### SUPPLIED DATA ###

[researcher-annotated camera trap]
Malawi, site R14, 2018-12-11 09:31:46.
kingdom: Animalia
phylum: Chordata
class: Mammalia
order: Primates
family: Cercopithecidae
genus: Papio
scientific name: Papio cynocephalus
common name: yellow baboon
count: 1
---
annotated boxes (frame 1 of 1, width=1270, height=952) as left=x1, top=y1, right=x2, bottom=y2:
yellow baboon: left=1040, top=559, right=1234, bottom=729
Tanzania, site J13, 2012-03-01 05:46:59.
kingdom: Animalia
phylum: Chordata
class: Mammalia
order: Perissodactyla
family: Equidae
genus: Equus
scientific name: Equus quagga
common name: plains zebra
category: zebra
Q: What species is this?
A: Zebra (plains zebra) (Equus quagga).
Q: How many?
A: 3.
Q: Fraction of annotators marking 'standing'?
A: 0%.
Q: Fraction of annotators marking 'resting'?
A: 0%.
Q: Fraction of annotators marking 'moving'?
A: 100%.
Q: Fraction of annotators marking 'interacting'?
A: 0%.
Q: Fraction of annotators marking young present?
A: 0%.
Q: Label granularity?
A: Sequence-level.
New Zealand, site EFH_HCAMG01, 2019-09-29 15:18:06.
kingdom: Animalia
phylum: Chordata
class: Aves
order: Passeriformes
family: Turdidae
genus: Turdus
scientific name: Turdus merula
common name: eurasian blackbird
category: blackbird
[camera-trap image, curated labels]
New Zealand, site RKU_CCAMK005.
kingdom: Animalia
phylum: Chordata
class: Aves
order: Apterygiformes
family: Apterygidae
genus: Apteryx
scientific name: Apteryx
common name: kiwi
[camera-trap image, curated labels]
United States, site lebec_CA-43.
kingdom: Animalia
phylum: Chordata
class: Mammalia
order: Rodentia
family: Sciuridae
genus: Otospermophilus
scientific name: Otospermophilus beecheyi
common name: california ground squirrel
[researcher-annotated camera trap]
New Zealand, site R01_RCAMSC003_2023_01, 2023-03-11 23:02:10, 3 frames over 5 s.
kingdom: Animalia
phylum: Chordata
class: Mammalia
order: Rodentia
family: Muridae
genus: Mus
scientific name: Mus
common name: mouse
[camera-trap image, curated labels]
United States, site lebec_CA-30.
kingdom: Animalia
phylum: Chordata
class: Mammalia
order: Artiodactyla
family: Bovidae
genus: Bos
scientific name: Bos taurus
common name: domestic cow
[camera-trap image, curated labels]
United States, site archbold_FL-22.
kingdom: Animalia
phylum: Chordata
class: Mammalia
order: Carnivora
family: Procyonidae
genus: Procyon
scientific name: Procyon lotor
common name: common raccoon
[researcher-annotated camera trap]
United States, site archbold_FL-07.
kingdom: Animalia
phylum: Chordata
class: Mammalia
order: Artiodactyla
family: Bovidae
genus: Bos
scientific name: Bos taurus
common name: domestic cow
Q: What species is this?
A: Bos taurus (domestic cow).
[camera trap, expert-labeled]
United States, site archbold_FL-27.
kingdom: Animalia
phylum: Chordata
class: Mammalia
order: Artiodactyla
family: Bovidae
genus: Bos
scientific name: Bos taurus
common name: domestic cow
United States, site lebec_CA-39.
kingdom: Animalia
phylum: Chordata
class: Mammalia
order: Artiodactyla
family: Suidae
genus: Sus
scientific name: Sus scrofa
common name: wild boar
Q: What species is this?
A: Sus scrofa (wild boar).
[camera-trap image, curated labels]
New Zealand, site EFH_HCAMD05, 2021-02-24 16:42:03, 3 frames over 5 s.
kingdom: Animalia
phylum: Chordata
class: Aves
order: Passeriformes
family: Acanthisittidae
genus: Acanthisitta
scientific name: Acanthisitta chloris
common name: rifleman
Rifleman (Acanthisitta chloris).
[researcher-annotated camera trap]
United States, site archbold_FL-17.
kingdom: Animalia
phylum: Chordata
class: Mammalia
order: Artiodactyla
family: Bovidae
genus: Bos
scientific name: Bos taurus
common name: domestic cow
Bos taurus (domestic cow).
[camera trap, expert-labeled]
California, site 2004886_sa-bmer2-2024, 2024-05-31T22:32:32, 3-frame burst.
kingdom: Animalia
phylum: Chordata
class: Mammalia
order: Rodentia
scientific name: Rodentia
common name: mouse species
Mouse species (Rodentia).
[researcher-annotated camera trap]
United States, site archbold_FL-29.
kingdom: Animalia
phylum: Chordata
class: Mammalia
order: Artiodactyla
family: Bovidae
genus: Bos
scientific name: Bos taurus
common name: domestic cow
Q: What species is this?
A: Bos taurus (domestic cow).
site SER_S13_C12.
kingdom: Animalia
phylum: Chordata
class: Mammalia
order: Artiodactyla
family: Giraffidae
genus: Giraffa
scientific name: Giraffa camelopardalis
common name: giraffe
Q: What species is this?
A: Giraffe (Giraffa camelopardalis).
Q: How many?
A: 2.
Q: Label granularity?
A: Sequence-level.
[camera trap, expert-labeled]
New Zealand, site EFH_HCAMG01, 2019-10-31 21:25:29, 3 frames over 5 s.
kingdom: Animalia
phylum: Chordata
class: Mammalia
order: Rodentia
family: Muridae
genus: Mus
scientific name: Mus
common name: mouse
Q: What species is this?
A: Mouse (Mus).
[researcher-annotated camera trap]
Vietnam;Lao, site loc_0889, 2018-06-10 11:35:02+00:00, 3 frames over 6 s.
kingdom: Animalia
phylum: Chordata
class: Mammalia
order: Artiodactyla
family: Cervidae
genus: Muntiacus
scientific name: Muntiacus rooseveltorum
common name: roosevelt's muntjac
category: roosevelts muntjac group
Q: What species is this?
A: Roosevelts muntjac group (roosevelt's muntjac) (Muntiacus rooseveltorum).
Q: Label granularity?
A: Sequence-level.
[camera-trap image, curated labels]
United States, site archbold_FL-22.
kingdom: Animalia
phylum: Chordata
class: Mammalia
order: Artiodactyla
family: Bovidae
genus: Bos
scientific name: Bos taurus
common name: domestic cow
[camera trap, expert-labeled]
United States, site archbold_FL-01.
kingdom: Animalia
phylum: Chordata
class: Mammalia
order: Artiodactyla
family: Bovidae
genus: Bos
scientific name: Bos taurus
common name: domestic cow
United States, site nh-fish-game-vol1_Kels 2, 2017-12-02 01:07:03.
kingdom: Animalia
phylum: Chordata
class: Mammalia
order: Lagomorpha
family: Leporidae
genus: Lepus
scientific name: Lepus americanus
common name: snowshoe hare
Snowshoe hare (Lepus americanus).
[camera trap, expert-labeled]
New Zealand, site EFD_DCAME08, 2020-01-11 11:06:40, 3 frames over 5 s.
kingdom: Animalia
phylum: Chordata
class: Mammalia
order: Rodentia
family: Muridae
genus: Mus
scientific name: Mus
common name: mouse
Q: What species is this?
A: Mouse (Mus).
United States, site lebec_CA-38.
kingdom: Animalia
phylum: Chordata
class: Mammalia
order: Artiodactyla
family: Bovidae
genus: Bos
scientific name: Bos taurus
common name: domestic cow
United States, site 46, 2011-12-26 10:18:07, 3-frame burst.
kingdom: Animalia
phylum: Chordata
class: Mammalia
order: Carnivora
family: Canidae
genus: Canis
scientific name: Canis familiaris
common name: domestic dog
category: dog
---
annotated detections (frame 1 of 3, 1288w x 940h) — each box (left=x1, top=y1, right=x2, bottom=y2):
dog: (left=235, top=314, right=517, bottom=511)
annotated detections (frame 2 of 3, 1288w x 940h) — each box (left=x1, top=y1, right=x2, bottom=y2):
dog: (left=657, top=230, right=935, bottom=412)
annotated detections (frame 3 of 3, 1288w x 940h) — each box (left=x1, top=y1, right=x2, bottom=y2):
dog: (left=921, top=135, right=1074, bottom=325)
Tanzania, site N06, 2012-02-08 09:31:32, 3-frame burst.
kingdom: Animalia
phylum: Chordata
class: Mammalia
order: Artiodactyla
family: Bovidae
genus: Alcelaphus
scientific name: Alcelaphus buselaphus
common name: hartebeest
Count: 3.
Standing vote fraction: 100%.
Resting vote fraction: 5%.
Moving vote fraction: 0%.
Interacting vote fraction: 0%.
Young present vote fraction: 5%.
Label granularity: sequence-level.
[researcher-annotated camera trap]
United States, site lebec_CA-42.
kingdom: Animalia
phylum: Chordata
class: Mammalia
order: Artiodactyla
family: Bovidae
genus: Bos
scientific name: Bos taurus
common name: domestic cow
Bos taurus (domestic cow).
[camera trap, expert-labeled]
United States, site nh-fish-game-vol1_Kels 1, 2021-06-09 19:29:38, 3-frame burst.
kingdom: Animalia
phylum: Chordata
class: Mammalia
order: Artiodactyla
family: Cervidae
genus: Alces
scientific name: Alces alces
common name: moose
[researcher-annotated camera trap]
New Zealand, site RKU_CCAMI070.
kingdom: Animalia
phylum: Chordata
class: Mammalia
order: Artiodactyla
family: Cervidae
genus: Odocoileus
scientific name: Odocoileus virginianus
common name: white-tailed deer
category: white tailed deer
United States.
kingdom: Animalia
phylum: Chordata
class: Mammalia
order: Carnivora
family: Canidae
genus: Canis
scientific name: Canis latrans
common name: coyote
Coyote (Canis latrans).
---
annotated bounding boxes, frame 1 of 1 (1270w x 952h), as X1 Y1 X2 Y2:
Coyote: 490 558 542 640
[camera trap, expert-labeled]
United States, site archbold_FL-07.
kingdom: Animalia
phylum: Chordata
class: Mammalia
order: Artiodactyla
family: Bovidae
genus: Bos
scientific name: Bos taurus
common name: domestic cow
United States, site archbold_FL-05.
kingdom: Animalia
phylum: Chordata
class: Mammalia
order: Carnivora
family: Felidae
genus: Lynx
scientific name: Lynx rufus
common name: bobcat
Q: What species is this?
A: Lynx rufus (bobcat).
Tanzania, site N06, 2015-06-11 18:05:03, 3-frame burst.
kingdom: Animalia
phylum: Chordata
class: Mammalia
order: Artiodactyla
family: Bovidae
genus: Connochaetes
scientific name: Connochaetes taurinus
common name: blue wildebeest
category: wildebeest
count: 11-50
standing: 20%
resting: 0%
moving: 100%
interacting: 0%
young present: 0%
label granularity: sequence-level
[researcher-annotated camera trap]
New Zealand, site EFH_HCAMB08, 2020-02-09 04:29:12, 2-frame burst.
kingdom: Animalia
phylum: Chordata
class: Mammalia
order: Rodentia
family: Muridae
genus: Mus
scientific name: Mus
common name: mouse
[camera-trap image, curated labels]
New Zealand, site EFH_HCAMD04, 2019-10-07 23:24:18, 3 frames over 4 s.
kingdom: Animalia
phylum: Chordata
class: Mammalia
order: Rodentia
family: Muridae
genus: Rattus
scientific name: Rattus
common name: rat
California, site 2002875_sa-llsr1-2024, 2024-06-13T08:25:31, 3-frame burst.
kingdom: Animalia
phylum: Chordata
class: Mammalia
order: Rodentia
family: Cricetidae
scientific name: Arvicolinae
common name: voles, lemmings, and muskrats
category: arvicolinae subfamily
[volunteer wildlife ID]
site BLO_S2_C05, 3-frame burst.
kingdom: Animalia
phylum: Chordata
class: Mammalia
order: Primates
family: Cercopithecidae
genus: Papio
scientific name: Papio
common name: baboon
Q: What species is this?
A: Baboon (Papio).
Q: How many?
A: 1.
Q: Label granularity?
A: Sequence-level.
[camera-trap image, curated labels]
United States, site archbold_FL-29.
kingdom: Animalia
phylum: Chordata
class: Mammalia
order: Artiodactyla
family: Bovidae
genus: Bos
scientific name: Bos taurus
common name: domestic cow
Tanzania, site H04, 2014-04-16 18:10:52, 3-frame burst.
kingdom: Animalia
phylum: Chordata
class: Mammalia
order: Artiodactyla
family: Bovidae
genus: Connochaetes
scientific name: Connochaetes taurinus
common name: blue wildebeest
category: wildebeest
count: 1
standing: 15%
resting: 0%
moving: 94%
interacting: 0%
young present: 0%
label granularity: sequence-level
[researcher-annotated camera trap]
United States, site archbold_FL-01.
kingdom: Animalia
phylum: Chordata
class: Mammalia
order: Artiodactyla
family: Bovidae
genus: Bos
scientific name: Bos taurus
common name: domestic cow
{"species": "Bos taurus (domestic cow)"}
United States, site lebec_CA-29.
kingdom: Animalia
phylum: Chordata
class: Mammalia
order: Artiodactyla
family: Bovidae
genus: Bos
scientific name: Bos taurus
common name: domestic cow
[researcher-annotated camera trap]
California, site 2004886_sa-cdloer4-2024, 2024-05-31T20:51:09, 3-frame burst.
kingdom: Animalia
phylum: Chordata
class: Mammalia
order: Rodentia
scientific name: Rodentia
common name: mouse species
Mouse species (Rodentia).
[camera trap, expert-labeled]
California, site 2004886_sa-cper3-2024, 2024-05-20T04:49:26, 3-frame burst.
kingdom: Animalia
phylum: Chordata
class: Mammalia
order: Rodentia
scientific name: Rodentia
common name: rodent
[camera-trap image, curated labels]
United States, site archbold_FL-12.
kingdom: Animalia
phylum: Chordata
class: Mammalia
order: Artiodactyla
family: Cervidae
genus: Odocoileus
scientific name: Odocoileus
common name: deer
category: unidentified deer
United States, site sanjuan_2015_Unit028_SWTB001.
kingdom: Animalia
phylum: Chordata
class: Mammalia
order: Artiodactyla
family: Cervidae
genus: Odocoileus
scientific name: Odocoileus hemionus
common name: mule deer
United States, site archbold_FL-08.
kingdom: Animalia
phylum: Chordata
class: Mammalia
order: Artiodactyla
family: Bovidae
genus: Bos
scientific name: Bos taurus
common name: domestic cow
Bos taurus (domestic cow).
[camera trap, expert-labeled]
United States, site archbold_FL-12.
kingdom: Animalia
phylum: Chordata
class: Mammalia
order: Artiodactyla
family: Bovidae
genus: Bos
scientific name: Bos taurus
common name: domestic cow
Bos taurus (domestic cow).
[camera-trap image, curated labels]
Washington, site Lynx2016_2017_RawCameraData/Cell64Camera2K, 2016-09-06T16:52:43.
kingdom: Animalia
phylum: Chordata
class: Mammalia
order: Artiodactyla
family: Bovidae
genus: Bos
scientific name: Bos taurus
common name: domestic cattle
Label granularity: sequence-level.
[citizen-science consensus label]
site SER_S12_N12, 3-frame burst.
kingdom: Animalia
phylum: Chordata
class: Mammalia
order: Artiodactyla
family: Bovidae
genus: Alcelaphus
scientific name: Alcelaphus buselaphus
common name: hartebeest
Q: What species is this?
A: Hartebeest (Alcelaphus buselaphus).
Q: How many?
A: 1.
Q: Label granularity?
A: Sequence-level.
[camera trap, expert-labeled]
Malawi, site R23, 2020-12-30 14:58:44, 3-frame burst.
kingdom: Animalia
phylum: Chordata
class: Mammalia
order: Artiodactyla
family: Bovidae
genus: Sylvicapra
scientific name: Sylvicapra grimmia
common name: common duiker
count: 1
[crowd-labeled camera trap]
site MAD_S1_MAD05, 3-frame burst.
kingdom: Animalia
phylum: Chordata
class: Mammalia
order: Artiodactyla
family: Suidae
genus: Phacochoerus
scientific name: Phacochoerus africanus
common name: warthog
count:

###

- [WHAT TO PRODUCE]:
From the records above, pull out each line that has "Papio".

- [EXERCISE OUTPUT]:
genus: Papio
scientific name: Papio cynocephalus
genus: Papio
scientific name: Papio
A: Baboon (Papio).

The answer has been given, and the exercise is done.